Eine Frage, die auch das Publikum des Kolloquiums beschäftigte, ist die: Und was passiert mit den vielen Kundendaten, die in intelligenten Mobilitätssysteme anfallen? Sie haben das Potenzial, erläuterte Marco Laumanns, Projektleiter Transport und Operations Research bei IBM, wichtige Erkenntnisse über die Verkehrssysteme der Zukunft zu liefern und damit Hinweise auf geeignete Handlungsstrategien zu geben.
Grundsätzlich werden Daten in Wissenschaft und Technik dazu verwendet, Systeme besser zu verstehen. Laumanns ging der Frage nach, welche Erkenntnisse und welchen Zusatznutzen sich mittels Big-Data-Analysen und kognitiver Technologien aus Verkehrsdaten gewinnen lassen. Beispielsweise kann aus Daten verschiedenster Quellen (Smart-Card-Daten, Videodaten oder Mobilfunkdaten) ein kalibriertes Modell des gesamten Verkehrssystems nachgebaut werden. Das erlaubt es, Vorhersagen darüber zu machen, wie sich das System in einer bestimmten Situation verhalten wird.

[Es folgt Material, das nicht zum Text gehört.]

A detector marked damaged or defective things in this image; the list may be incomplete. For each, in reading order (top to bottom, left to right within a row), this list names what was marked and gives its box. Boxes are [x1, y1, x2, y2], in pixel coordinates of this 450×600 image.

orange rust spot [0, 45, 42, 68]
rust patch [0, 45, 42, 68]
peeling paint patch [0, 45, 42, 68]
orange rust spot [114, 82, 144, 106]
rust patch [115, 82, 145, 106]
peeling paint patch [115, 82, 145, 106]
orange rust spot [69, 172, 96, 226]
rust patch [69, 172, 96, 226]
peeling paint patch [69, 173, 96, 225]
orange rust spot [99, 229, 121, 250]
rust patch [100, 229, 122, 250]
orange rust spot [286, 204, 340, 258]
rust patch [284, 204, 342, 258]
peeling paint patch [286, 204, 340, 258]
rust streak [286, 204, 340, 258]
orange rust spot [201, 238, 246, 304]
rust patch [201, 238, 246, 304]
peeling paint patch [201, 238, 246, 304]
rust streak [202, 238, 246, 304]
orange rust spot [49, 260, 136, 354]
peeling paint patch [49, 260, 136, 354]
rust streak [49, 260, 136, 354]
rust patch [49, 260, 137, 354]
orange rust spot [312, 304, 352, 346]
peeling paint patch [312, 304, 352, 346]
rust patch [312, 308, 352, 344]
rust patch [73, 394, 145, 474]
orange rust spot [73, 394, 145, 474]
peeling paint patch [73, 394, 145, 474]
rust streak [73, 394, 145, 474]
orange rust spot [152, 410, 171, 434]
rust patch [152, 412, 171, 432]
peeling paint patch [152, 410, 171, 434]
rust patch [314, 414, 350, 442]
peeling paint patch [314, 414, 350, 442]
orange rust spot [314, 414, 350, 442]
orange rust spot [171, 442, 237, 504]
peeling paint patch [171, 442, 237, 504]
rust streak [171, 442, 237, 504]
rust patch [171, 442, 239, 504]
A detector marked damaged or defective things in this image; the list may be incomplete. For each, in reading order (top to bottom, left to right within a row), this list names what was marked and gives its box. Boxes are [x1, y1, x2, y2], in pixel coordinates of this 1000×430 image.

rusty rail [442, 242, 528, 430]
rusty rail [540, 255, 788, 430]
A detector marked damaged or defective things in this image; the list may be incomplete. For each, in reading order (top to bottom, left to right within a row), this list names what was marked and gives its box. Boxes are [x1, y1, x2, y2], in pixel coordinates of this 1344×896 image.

Zudem liefert das Modell Erkenntnisse für eine optimale Systemsteuerung, gibt also etwa Hinweise darauf, wie sich vorhersehbare Störungen minimieren lassen.
Die Zukunft sieht Laumanns in multimodalen komplexen Systemen, die einerseits vom Menschen lernen, den Menschen aber auch anleiten können, «eine Art Flugsimulator für den zukünftigen Verkehrsmanager». Im kürzlich gestarteten Forschungsprojekt Trans-Form, arbeitet ein internationales Konsortium mit der Unterstützung von Transportunternehmen und -organisationen aus Frankreich, den Niederlanden, Schweden, Spanien und der Schweiz daran, die Dynamik solcher Systeme auch auf der Ebene von ganzen Regionen und Ländern zu verstehen. Aus den unterschiedlichen Daten können Handlungsstrategien zur Verkehrsteuerung berechnet werden, um zu einem System zu gelangen, das auf Steuerungen optimal reagiert, so dass seine Zuverlässigkeit jederzeit garantiert werden kann.
Doch auch auf Seite der Verkehrsnutzenden könnten kognitive, aus Big-Data-Analysen fortwährend lernende Systeme viel Nutzen stiften: Denkbar sind hier etwa ein persönliche Reisebegleiter, der mit uns in natürlicher Sprache kommuniziert, unsere Präferenzen kennt oder fortwährend lernt. Damit kann er vielleicht sogar unsere Absichten aus minimalen Inputs erkennen und auf dieser Basis extrem personalisierte Reiseempfehlungen gebenund natürlich im Hintergrund die Reise organisieren. Als weiteres Beispiel stellte Laumanns Olli vor, einen 3D-gedruckten, selbstfahrenden Minibus, der mit den Reisenden spricht und Entscheidungen trifft, die gleichzeitig sowohl die Bedürfnisse der Reisenden und die Situation im Gesamtsystem berücksichtigt.
«Big Data», sagt Marco Laumanns, «ist ein Fakt – also nutzen wir es!» Für ihn liegt es auf der Hand, dass zukunftsfähige Verkehrssysteme kognitiv sein müssen: Vorausschauend und selbstlernend, naht- und mühelos benutzbar für die Reisenden und vollautomatisiert, um Infrastruktur und Ressourcen bestmöglich einzusetzen.